> [Istruzioni]: Estragga dal materiale riportato di seguito ogni riga in cui compare la parola "would".

> [Materiale fornito]:
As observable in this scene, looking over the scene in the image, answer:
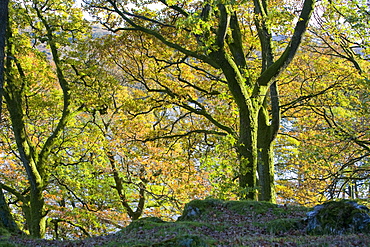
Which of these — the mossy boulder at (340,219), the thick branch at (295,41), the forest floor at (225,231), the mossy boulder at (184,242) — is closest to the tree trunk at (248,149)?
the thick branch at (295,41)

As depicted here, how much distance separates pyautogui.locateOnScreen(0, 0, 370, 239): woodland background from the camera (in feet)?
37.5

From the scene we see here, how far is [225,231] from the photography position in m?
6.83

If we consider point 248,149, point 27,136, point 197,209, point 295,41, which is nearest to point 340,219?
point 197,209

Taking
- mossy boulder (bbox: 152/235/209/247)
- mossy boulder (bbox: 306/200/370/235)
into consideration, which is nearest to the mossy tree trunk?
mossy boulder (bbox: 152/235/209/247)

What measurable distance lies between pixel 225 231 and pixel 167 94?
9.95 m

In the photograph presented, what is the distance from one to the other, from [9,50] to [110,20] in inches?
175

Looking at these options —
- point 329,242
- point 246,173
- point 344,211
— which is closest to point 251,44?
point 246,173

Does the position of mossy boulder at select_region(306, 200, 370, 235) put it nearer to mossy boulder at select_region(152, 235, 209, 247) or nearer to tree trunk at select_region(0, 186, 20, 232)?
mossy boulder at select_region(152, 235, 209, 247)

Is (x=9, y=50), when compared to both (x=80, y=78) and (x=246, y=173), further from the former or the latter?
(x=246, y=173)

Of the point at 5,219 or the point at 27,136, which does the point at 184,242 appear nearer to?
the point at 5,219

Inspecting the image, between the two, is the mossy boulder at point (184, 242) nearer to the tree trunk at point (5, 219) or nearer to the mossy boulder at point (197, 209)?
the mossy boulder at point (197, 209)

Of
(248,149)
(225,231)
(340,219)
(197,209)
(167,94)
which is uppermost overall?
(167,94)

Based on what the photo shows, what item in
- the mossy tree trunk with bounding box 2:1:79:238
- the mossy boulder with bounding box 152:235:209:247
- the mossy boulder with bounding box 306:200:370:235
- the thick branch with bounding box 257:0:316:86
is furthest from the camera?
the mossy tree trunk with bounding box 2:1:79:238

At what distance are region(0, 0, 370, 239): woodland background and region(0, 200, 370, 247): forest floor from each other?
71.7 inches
...
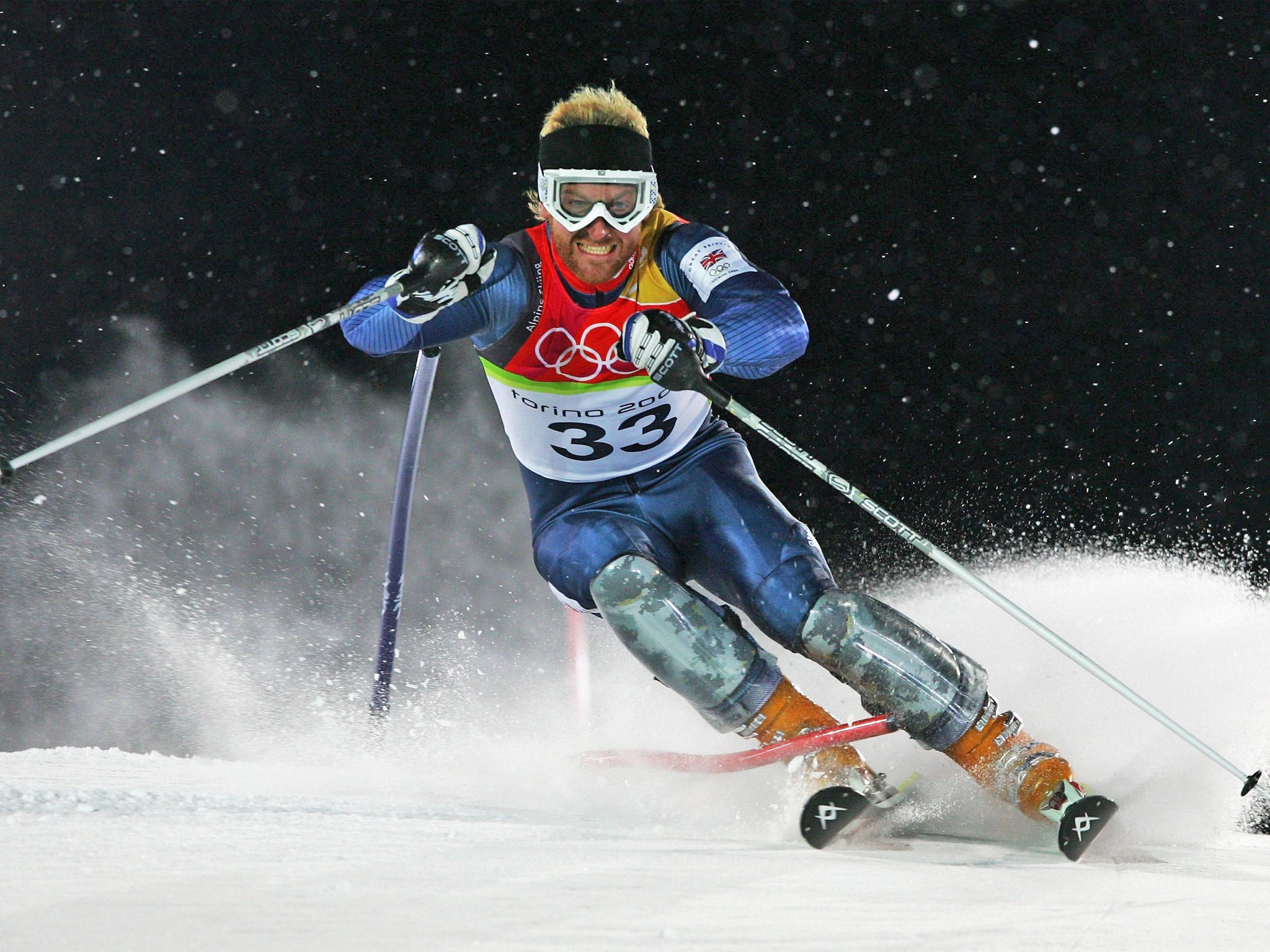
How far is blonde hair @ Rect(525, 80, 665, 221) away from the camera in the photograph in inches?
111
...
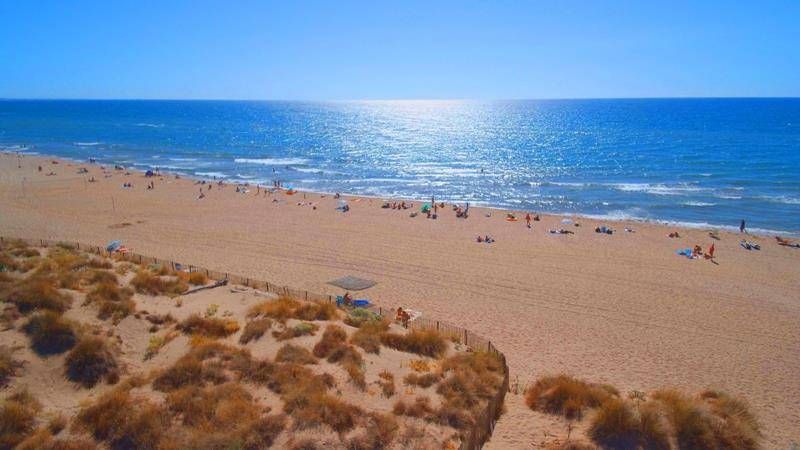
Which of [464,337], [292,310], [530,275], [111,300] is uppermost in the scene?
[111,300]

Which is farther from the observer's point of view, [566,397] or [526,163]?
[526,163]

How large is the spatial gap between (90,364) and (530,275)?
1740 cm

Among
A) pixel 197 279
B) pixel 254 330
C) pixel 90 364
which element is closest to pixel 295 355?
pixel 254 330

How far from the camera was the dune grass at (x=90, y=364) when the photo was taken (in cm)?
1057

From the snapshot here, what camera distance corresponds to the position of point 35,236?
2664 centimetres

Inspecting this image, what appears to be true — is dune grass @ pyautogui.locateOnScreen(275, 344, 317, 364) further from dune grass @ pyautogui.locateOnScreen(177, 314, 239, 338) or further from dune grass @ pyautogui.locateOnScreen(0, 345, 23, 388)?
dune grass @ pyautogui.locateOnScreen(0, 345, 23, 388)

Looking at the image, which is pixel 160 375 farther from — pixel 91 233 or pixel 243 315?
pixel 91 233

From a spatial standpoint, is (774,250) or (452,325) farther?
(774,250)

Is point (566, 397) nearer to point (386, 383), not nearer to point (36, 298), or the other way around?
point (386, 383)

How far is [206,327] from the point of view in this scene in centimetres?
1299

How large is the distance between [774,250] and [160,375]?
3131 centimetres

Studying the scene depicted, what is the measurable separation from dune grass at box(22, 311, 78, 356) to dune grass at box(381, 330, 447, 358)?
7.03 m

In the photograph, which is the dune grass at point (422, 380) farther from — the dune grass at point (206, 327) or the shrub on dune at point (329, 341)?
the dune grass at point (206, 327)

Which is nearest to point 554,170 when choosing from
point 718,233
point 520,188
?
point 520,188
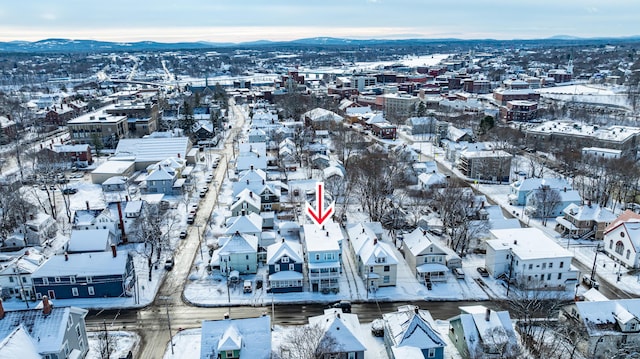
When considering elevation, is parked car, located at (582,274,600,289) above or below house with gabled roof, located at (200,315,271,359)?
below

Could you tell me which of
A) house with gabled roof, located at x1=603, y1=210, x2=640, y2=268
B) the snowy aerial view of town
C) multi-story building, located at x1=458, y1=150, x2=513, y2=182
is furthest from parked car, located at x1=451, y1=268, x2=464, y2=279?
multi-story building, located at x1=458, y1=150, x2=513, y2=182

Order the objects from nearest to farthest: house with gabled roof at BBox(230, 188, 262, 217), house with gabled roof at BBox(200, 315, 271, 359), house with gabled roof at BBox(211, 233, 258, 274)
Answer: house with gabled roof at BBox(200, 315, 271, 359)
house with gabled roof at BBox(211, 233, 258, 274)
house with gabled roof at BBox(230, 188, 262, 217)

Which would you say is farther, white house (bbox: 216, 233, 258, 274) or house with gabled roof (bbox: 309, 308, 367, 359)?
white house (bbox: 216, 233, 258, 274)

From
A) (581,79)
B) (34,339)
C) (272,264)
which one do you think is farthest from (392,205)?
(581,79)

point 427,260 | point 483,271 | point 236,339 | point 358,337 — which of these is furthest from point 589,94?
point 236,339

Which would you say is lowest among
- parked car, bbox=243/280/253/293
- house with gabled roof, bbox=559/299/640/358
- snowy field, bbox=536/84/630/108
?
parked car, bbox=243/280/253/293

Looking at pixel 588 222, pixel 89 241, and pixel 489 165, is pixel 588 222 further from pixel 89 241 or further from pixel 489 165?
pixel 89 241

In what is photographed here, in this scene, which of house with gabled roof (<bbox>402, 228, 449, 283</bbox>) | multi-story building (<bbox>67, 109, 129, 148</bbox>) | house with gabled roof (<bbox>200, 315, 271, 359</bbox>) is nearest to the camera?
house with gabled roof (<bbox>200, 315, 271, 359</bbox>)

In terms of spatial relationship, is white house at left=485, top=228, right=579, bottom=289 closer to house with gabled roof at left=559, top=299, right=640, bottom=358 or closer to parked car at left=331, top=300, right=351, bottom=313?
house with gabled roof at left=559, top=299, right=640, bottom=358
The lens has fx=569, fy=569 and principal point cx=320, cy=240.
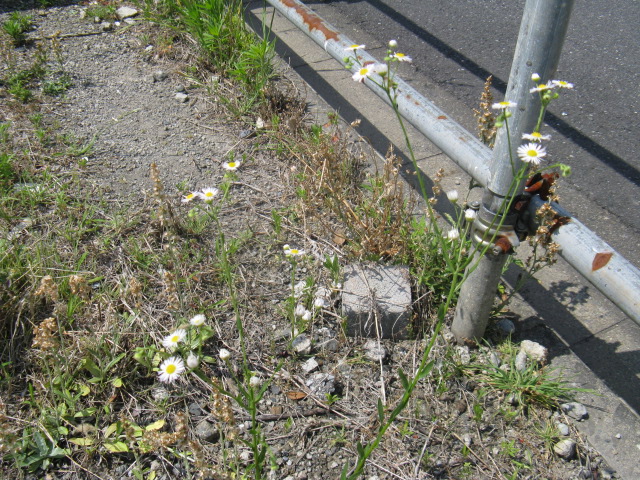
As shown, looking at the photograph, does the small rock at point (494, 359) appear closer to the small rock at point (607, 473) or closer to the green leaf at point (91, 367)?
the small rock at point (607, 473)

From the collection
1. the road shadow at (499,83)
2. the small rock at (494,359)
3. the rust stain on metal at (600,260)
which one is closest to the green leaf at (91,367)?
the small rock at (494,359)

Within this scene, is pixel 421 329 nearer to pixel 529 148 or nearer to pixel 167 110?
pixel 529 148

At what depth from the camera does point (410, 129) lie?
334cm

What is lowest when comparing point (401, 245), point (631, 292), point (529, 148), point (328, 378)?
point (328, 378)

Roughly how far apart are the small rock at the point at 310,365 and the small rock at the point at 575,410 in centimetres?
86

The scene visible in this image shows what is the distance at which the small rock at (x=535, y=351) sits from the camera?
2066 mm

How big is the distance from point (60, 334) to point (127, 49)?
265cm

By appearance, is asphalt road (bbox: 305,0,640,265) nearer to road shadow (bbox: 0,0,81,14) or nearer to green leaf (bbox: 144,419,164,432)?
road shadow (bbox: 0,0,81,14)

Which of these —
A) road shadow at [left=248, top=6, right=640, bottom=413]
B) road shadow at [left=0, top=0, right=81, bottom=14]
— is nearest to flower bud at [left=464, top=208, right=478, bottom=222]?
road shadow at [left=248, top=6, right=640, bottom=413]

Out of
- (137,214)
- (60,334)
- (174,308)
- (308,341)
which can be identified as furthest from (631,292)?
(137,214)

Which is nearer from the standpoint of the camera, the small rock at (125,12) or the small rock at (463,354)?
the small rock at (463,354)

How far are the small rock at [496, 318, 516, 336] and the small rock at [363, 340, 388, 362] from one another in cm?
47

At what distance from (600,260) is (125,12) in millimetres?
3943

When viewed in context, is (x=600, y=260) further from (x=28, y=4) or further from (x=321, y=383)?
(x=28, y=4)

> [Risultato]:
Which would you say is farther, white house (bbox: 216, 233, 258, 274) or house with gabled roof (bbox: 309, 308, 367, 359)?
Which would you say is lowest among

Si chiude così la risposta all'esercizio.